Milletimiz ayağa kalkarak Milli Mücadeleyi başlattı

Programın devamında, İstiklal Marşı ve Milli Mücadele ekseninde konuşan Dr. Öğr Üyesi Mehmet Aydın konuşmasında: “Çanakkale Zaferimiz, Milli Mücadelenin ortaya çıkmasında önemli rol oynadı. Çünkü Çanakkale Savaşı’nda savaşan askerlerin arkasında evi vardı, namusu vardı. Bu duyguyu dünyada başka yerde görmeniz mümkün değil.

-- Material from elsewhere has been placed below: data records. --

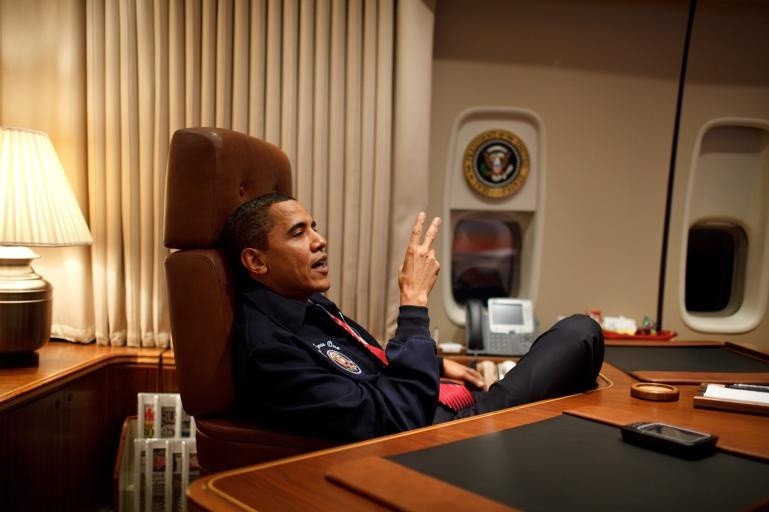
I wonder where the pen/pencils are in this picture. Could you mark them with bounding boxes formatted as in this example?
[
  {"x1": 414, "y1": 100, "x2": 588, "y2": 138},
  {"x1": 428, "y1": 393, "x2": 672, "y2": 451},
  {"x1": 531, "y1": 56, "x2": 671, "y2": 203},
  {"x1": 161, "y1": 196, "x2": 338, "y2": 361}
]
[{"x1": 725, "y1": 383, "x2": 769, "y2": 392}]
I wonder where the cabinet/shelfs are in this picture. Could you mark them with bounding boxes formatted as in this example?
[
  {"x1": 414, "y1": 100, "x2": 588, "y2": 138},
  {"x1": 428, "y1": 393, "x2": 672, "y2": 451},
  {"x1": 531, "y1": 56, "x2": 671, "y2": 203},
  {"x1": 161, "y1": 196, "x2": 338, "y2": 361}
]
[{"x1": 0, "y1": 338, "x2": 169, "y2": 512}]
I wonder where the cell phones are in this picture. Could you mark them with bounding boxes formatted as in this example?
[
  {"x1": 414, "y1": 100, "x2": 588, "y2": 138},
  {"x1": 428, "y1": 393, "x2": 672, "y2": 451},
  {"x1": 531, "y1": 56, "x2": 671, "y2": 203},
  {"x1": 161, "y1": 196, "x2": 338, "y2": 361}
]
[{"x1": 620, "y1": 420, "x2": 717, "y2": 462}]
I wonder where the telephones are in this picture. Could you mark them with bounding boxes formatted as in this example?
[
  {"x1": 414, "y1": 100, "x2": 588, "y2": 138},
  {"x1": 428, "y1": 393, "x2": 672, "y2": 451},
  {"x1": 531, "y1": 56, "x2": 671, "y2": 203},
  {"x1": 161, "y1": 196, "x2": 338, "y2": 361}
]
[{"x1": 465, "y1": 297, "x2": 539, "y2": 356}]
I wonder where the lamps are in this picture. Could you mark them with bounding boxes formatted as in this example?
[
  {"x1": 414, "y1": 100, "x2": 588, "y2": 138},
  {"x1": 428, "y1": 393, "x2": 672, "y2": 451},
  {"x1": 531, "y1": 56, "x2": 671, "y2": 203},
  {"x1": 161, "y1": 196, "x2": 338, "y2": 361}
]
[{"x1": 0, "y1": 123, "x2": 94, "y2": 371}]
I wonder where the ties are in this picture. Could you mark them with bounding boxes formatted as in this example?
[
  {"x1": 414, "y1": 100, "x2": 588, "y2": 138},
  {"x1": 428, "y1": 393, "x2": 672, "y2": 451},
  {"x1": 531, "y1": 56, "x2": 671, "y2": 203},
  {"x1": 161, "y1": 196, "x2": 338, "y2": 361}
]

Dolasıyla o ruh, Çanakkale’nin geçilemeyeceğini gösterdi. Ayrıca Millet Şuuru oluşturulması açısından önemli bir role sahipti. Keza 30 Ekim 1918’de sonrasında her şey bitti, yok oldu denilirken, millet ayağa kalkıp kendi mukadderatını eline alarak Milli Mücadeleyi başlattı. Bu mücadelenin başlamasında önemli rollerden birisi de kuşkusuz. Çanakkale’de görev almış, Ulu Önder Gazi Mustafa Kemal Atatürk ve silah arkadaşlardır. Onlar esir olmayı reddettiler, Mondros’un şartlarını kabul etmediler. Millet ile birlikte bir Milli Mücadele hareketi başlattılar. Bu harekete milletin dahil olabilmesi için insanların toplu bulunduğu yerlerde, yapılan hareketin meşruluğunun anlatılması gibi yöntemler kullanıldı. İstiklal Marşı’mızın yazarı Milli Şairimiz Mehmet Akif Ersoy da bizzat bu işin içinde olan birisiydi.” sözlerine yer verdi.

Etkinlik, konuşmacılara fidan sertifikası verilmesi ve hatıra fotoğrafı çekilmesiyle sona erdi.